MONTREAL -- I am certain that several of your family members and/or friends have said that they will not take the COVID-19 vaccine. They will, however, need to count on a sufficient numbers of others to do so.

Experts agree that the number of people getting vaccinated is critical. Attaining population immunity to the contagion will depend upon an optimal share of persons that get the vaccine combined with its estimated effectiveness. 

Without establishing the required percentage, we can safely assume that it will have to be a very clear majority of the population. In Canada and elsewhere, it will not be simple to attain.

In the most recent surveys conducted by Leger Marketing and the Association for Canadian Studies, some two-thirds of Canadians say they will take an approved vaccine. But digging deeper into the survey results reveals that among those persons declaring that they will do so, nearly half say that they want to wait and see how others fare after taking the first available vaccine.

So, there is clearly some reticence even among the most committed to getting vaccinated.

Until recently, you may have had the impression that the vaccine would be mandatory as opposed to voluntary. Over the past two months, the majority of Canadians surveyed (55 per cent) consistently said that they want the vaccine to be voluntary (some 40 per cent felt it should be mandatory).

I was naïve enough to think that mandatory vaccination should be seriously considered. But making it mandatory confronted some very serious obstacles.

In mid-November, Quebec’s chief medical officer, Dr. Horacio Arruda, said that the possibility of the vaccine being mandatory was very, very remote. Alberta Premier Jason Kenney was adamant in saying that his government will not make a vaccine mandatory. Ontario's chief medical officer of health, Dr. David Williams claimed that the government couldn’t force anyone to take the COVID-19 vaccine. 

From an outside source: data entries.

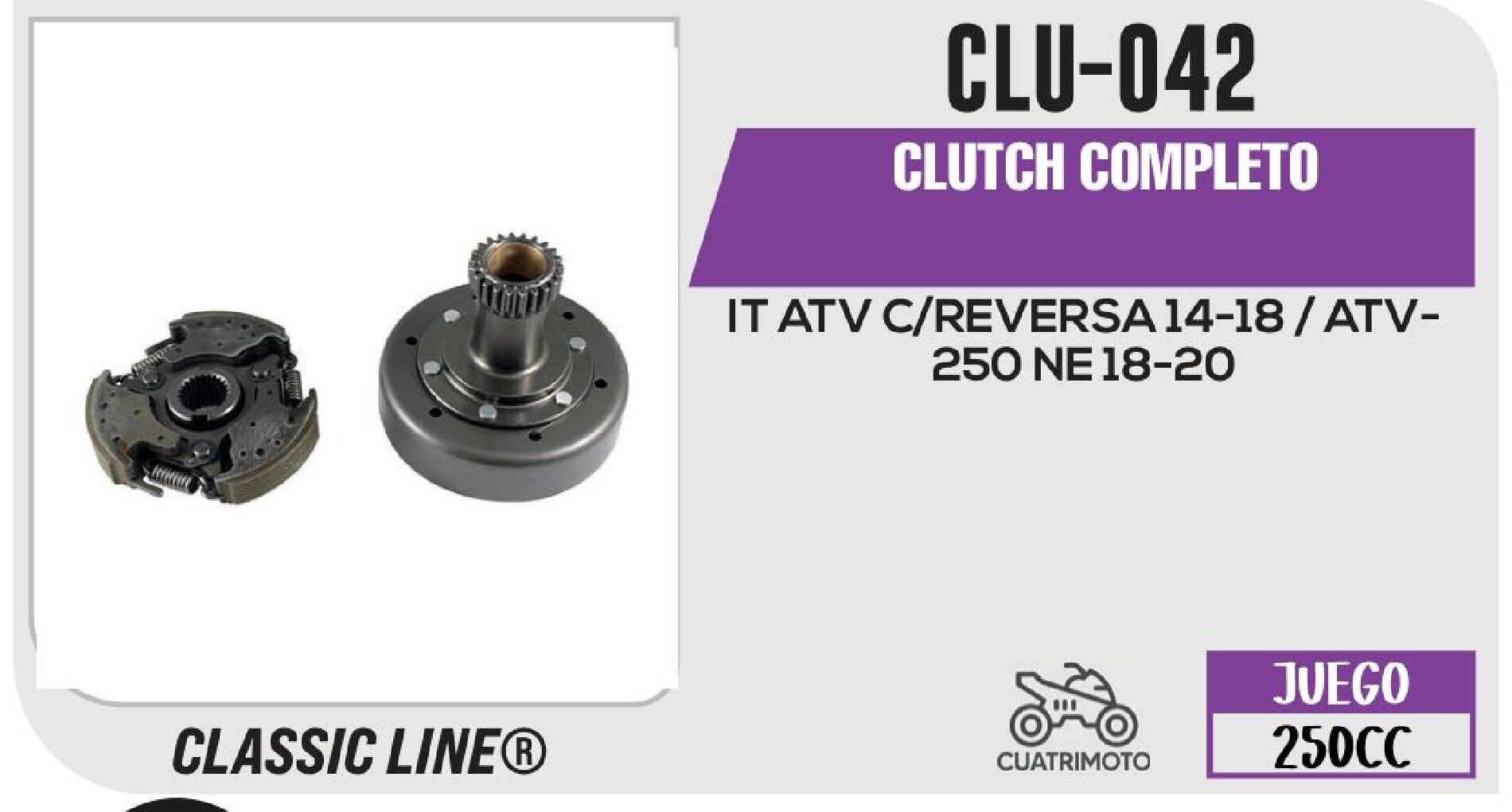 CLU-042 CLUTCH COMPLETO / CLU-042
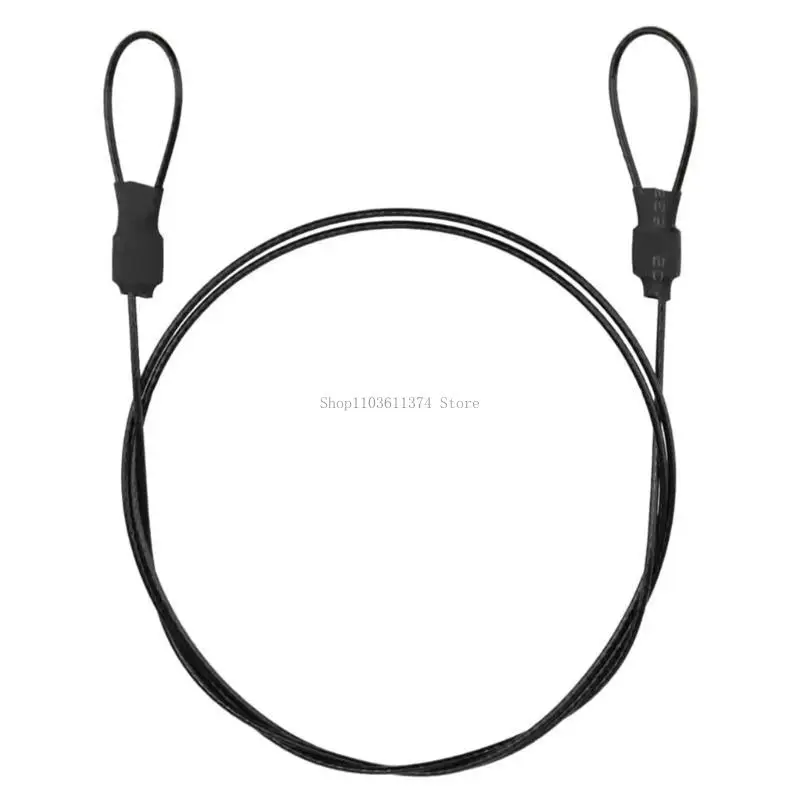 

Outdoor Security Cable Lock Braided Stainless Coated Safety Cable Luggages Lock Safety Cable Wire Rope Double Looped
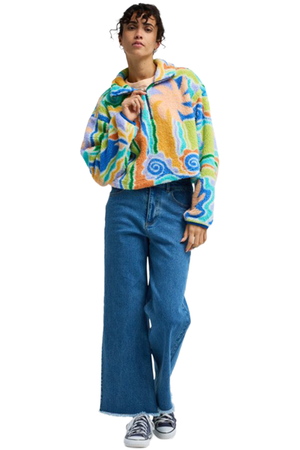 Billabong - Holiday Sherpa Pullover Womens Multi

Those insisting they will not take the COVID-19 vaccine should not feel fully relieved by assurances from government officials. For one thing, it’s not true that the government cannot force anyone to take the vaccine. Even Williams acknowledged that the vaccine could be required for what he subtly referred to as acquiring “certain access.”

For example, the government can compel health-care workers to take the vaccine. Gaining "access," as Williams put it, may mean that a significant number of workers in a range of other key sectors may be required to take the vaccine.

While the majority of Canadians are opposed to a mandatory vaccine, some 63 per cent of the population agrees that employers should have the right to require employees to take it. Those Canadians surveyed that are between 25 and 54 years of age are somewhat more divided about the right of employers to make the vaccine a requirement.

But count on some employers to do so.

The complex issue of being vaccinated so as to get access isn’t limited to the workplace. Travel beyond our borders may also require a COVID-19 vaccine.

An important majority (78 per cent) surveyed by Leger and the Association for Canadian Studies agree that Canadians who do not get vaccinated should not be allowed to cross the border into the United States.

To be fair, that isn’t up to us. But a higher percentage of Canadians (83 per cent) agree that we should not grant entry to unvaccinated Americans that wish to come to Canada (which would be up to us).

Given the important share of Canadians and the higher percentage of Americans that say that they will not take the vaccine, we’d theoretically have a serious problem on our hands with any such restrictions once the border reopens.

Indeed, given the substantial numbers of cross border workers and visitors -- not to mention the snowbirds -- a successful vaccine distribution strategy may require a conversation with our American neighbours. The issues around vaccination make for a confusing and complex political puzzle.

Expect a big public education campaign on the part of our government(s) urging Canadians to take the COVID-19 vaccine. Paradoxically, the very same people who refuse to take the vaccine may find themselves attempting to convince enough others to do so. They’ll have to ask them to take it for the proverbial team.

If, however, their powers of persuasion are inadequate, they may just have to grudgingly take the shot. 

Jack Jedwab is President of the Association for Canadian Studies.